Cette protection, soutient-il, est essentielle pour comprendre à la fois ses affaires et son exposition publique, très différente de celle des autres Cubains.

« Sa liberté de parler, d'agir et de se montrer contraste avec le sort de nombreux Cubains qui, pour avoir émis des critiques bien moins sévères, finissent par être arrêtés », a-t-il soutenu.

Critiques du discours sur Fidel Castro

L'ex-nuera a également rejeté frontalement les déclarations de Sandro dans lesquelles il défendait la figure de son grand-père.

“Il dit que son grand-père avait des principes et qu'il respectait les autres. Écoute, je pense qu'à ce stade, c'est un immense manque de respect envers le peuple cubain”, a-t-il déclaré.

Il a ajouté : « Sandro doit savoir qu'il y a beaucoup de prisonniers politiques sur les épaules de son grand-père, il y a beaucoup de personnes assassinées. »

Lors de son intervention, Menéndez a directement tenu Fidel Castro responsable du système en vigueur à Cuba : « Le système politique et économique que nous avons aujourd'hui a été conçu par son grand-père avec son grand-oncle, qui sont deux narcodictateurs ».

« Pourquoi ne pas affronter ta famille ? »

Au-delà des privilèges matériels, la critique de Menéndez souligne également ce qu'il considère comme une incohérence dans le discours de Sandro Castro, qui s'est déclaré capitaliste sans remettre ouvertement en question son entourage familial.

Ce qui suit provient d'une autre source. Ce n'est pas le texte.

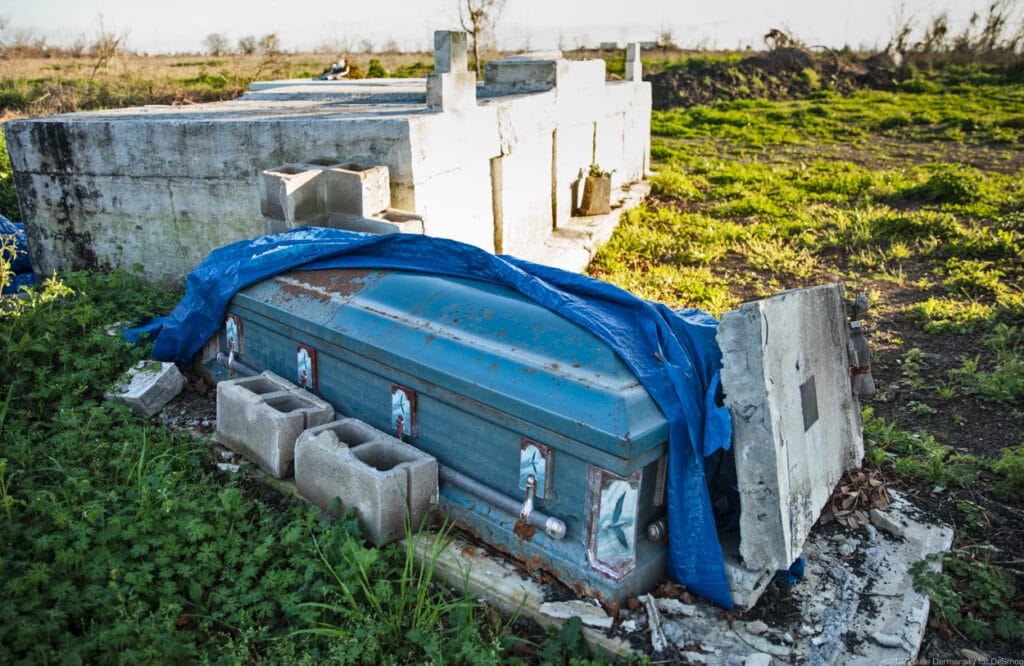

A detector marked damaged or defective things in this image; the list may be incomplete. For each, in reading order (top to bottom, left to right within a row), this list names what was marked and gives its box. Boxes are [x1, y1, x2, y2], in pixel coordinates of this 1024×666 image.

broken concrete slab [108, 358, 188, 413]
broken concrete slab [217, 368, 335, 477]
rusted metal on casket [203, 266, 675, 602]
broken concrete slab [720, 280, 864, 590]
rust stain [512, 518, 536, 540]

«Que vient nous dire Sandro ? Que veut-il nous vendre ? Veut-il du capitalisme ? Pourquoi ne lève-t-il pas la voix réellement et ne s'oppose-t-il pas à sa famille ?», interrogea.

Pour elle, il ne s'agit pas d'ignorance, mais d'une position consciente : « Ce n'est pas un enfant. C'est un adulte qui a eu suffisamment de temps pour comprendre le système dans lequel il a grandi. »

Inclusivement, il est allé au-delà dans ses évaluations personnelles sur l'influenceur : “C'est un garçon qui semble manquer d'un niveau intellectuel pour s'exprimer.”

Un contraste difficile à soutenir

Les déclarations de Menéndez viennent s'ajouter aux critiques suscitées par l'image publique de Sandro Castro, marquée par une exposition de luxe - tels que des véhicules de haute gamme ou des affaires exclusives - dans un pays où la majorité fait face à des coupures de courant, à la pénurie et à des salaires bas.

Ce contraste, selon l'ex-belle-fille de Fidel, invalide toute tentative de se présenter comme “un cubain de plus”.

« Dans son apparition sur CNN, il se moque de la douleur accumulée par le peuple cubain », a-t-il soutenu.

Il a conclu avec une idée centrale : Sandro parle « depuis le confort que lui confèrent son nom, ses privilèges et la protection du système ».